Task instructions:
A. Answer these from the passage on grace and good works:
(i) Whom does St. Peter warn will come in the Last Days?
(ii) According to the passage, what "will be exposed"?
(iii) In Jesus' parable, who does not recall feeding their hungry Lord or giving Him drink?
B. Resume the passage on grace and good works, picking up after its final sentence.

Passage for review:
[Start of Attachment]
Thus, you are saved by grace alone, through faith alone, in Jesus Christ alone. And, this is true freedom. Nothing is required of you. It is all grace, all gift, free and without strings or condition. Therefore, you are free to love and to serve your brother. Therefore, you must love and serve your brother, for the love and mercy, grace and forgiveness of Jesus has been given to you and fills you and flows through you. Loving and serving your neighbor should not even be something you have to think about, but it should be natural, flowing from you and through you because you are filled with more love and mercy, grace and compassion than you can possibly contain. But, there is a great temptation to be greedy and selfish, to be only self-interested and not selfless and sacrificial, because the deceiver deceives you into believing that the Lord is not coming, at least not soon, and that this life and its pleasures and pursuits is all there is. Don’t you believe it! It is a lie, and you know it! St. Peter warns you that scoffers will come in the Last Days with scoffing. They will say, “Where is the promise of His coming? Things only continue on as they have before.” And, you know that this is true. But, “The Lord is not slow to fulfill His promise as some count slowness, but is patient toward you, not wishing that any should perish, but that all should reach repentance.” Likewise you must be patient with your brother and your neighbor. “But the day of the Lord will come like a thief, and then the heavens will pass away with a roar, and the heavenly bodies will be burned up and dissolved, and the earth and the works that are done on it will be exposed.”
What “will be exposed” are your works. But, you need not fear that embarrassment anymore than you should put your trust in your works, for your works are not meritorious, but they are the fruit of your faith in Jesus. Your works are, in fact, the work of the Lord performed through you. For, you are a branch grafted into the True Vine Jesus, and it is His lifeblood that flows through you to make you fruitful with His fruits, the fruits of faith which are all good in the eyes of the LORD. And, because your works are the fruit of the True Vine Jesus borne in you and through you, oftentimes you are not even aware that you are performing and bearing them, no more than an apple tree is aware that it is producing apples. It is simply what you do because you are a branch of the True Vine Jesus, because you are a Christian. That is why those on the right, the sheep, in Jesus’ prophetic parable do not recall feeding their hungry Lord or giving Him drink. They do not remember welcoming Him, clothing Him, or visiting Him. Yet the Lord replies that, whenever they did these things to the least of His brothers they did it to Him.
[End of Attachment]
Source material:
[Start of Attachment]
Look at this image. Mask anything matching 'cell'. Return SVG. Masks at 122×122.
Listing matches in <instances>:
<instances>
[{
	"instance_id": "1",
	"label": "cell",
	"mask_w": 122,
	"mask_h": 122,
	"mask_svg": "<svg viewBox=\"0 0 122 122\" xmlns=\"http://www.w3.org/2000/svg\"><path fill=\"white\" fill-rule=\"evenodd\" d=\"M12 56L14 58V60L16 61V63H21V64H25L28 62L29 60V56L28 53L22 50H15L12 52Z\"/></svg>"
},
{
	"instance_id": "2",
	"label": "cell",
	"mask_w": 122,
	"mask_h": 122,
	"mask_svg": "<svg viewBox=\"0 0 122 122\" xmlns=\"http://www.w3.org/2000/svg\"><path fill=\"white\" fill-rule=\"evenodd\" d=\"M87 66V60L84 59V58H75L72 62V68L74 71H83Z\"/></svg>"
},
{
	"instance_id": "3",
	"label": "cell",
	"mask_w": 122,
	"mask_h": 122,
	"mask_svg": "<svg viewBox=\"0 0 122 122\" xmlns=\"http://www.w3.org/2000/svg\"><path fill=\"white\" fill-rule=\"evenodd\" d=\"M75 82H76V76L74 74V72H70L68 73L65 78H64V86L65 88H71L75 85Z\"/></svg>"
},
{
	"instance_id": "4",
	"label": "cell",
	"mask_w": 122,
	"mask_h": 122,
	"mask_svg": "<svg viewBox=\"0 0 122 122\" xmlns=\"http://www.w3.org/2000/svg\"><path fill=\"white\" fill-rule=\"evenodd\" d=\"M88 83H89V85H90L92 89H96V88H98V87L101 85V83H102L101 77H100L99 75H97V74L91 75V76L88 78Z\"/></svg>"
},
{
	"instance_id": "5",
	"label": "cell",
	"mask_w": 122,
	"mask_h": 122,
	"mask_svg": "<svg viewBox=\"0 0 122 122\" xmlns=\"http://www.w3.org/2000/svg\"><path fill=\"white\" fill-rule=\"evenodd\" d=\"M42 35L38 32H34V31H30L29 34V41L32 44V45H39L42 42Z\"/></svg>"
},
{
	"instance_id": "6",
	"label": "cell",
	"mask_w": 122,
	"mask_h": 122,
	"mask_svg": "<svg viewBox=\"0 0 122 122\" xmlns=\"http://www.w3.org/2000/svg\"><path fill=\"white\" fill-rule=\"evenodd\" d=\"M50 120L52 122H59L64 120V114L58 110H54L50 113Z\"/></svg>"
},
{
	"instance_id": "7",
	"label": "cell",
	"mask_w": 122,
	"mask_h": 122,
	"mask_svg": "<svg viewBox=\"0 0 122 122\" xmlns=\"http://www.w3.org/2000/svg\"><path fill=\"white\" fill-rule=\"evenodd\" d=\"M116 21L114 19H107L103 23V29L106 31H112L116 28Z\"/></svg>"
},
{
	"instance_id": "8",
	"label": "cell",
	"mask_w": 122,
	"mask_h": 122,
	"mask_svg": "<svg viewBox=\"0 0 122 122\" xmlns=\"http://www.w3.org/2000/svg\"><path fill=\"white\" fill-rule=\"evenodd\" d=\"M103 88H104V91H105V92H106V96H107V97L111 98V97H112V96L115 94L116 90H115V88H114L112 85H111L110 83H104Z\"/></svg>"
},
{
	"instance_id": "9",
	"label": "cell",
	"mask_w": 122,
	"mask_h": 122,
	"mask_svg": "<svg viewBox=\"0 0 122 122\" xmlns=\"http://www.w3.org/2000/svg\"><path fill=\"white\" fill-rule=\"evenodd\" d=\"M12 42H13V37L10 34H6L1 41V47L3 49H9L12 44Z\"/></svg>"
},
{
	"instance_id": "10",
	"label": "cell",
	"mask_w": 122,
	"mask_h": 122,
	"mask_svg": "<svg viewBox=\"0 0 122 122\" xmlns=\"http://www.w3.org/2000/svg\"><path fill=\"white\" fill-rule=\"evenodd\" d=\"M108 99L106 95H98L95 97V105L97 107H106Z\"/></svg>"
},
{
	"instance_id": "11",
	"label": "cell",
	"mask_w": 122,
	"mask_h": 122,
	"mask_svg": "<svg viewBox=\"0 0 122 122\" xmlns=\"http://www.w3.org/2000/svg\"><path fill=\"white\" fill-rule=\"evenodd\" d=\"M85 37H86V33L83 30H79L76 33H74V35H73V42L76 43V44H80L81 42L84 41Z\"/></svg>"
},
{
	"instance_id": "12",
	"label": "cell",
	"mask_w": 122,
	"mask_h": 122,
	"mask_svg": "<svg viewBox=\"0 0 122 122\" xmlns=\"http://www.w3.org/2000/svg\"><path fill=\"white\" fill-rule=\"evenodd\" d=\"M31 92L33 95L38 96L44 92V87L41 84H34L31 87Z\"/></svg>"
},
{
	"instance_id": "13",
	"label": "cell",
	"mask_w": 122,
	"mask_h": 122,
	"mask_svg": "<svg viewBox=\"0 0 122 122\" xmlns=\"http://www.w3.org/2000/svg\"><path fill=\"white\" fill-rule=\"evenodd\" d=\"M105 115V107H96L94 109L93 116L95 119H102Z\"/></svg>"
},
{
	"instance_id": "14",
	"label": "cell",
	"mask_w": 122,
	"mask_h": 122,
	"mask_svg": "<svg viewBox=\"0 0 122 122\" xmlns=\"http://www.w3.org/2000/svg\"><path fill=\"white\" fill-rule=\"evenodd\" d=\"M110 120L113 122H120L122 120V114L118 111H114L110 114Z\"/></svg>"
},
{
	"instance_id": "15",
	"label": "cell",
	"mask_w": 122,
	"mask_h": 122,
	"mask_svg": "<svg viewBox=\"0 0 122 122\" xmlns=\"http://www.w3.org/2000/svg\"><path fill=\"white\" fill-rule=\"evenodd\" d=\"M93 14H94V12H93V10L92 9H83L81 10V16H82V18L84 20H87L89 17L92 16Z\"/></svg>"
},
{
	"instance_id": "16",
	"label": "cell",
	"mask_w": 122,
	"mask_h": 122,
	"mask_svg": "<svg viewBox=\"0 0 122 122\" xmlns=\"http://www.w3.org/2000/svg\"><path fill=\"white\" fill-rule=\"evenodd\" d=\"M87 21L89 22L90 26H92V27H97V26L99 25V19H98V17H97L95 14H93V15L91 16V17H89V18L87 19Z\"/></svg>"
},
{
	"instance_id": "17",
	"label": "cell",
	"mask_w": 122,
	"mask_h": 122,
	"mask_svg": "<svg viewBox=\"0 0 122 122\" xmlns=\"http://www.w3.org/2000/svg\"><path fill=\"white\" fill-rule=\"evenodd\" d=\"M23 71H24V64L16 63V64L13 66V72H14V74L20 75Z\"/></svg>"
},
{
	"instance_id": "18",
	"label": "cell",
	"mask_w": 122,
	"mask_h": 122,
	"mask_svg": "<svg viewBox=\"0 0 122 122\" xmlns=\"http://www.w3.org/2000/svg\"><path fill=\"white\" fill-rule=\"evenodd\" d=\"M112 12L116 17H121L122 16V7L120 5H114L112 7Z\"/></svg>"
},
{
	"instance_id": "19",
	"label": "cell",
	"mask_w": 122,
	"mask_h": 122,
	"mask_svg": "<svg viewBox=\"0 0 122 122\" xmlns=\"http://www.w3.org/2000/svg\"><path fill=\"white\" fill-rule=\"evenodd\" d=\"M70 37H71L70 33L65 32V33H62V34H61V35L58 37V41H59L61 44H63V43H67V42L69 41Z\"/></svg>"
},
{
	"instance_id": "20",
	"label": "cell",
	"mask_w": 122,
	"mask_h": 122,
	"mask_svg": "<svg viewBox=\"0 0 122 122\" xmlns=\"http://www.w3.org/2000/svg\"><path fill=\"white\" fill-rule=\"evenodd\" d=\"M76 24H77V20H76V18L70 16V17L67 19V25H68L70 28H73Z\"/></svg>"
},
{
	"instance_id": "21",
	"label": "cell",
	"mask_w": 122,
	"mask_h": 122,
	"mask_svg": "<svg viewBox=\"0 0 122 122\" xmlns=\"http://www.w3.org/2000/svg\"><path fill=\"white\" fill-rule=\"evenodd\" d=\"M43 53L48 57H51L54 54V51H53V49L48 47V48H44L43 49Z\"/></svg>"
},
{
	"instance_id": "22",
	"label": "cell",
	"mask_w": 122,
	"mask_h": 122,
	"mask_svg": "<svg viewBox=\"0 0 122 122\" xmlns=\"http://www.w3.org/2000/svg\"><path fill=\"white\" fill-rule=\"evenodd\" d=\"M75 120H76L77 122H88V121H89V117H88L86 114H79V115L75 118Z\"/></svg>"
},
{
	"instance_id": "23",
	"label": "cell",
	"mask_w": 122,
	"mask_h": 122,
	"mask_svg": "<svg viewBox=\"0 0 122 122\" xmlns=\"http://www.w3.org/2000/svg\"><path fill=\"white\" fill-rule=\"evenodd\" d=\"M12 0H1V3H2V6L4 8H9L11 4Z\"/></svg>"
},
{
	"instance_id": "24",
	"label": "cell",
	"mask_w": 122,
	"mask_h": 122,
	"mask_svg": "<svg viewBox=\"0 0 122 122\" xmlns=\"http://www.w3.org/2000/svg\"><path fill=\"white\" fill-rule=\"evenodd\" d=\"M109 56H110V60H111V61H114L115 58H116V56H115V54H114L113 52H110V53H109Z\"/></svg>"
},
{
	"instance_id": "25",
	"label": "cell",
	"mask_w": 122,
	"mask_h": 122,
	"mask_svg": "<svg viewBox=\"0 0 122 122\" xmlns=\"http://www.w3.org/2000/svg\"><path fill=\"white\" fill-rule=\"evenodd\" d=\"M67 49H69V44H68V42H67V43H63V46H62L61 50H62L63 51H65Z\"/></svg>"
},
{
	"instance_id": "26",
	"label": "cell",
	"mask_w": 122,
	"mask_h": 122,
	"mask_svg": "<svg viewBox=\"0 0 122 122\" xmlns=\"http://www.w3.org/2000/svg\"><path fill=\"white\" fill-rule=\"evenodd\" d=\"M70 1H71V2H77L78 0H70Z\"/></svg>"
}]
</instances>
[End of Attachment]
Responses by item number:
A.
(i) Scoffers, who will come with scoffing.
(ii) Your works.
(iii) Those on the right, the sheep.

B.
The point is that, when the Lord returns in glory on the Last Day to judge the sheep and the goats, they, we, are already sheep and goats. This is easily discernable to the Lord, though it is difficult for us to discern. The Lord will know His sheep by their works of love, mercy, compassion, and forgiveness – sheep do sheepy things. However, the sheep are simply being sheep, doing what sheep do. Therefore, they are surprised when the Lord praises them and rewards them for simply being sheep. This is how it is for those in Christ: Doing good works, loving and serving your neighbor, forgiving and bearing with and enduring one another – this is simply what you do, without thinking of it, without counting the cost, without resentment or sense of loss. For, there truly is nothing to lose, for this world and life are passing away and are “stored up for fire, being kept until the day of judgment and destruction of the ungodly.” Just keep doing sheepy things, all the while being cared for and protected, fed and nourished and equipped by your Good Shepherd in the pasture of His Church.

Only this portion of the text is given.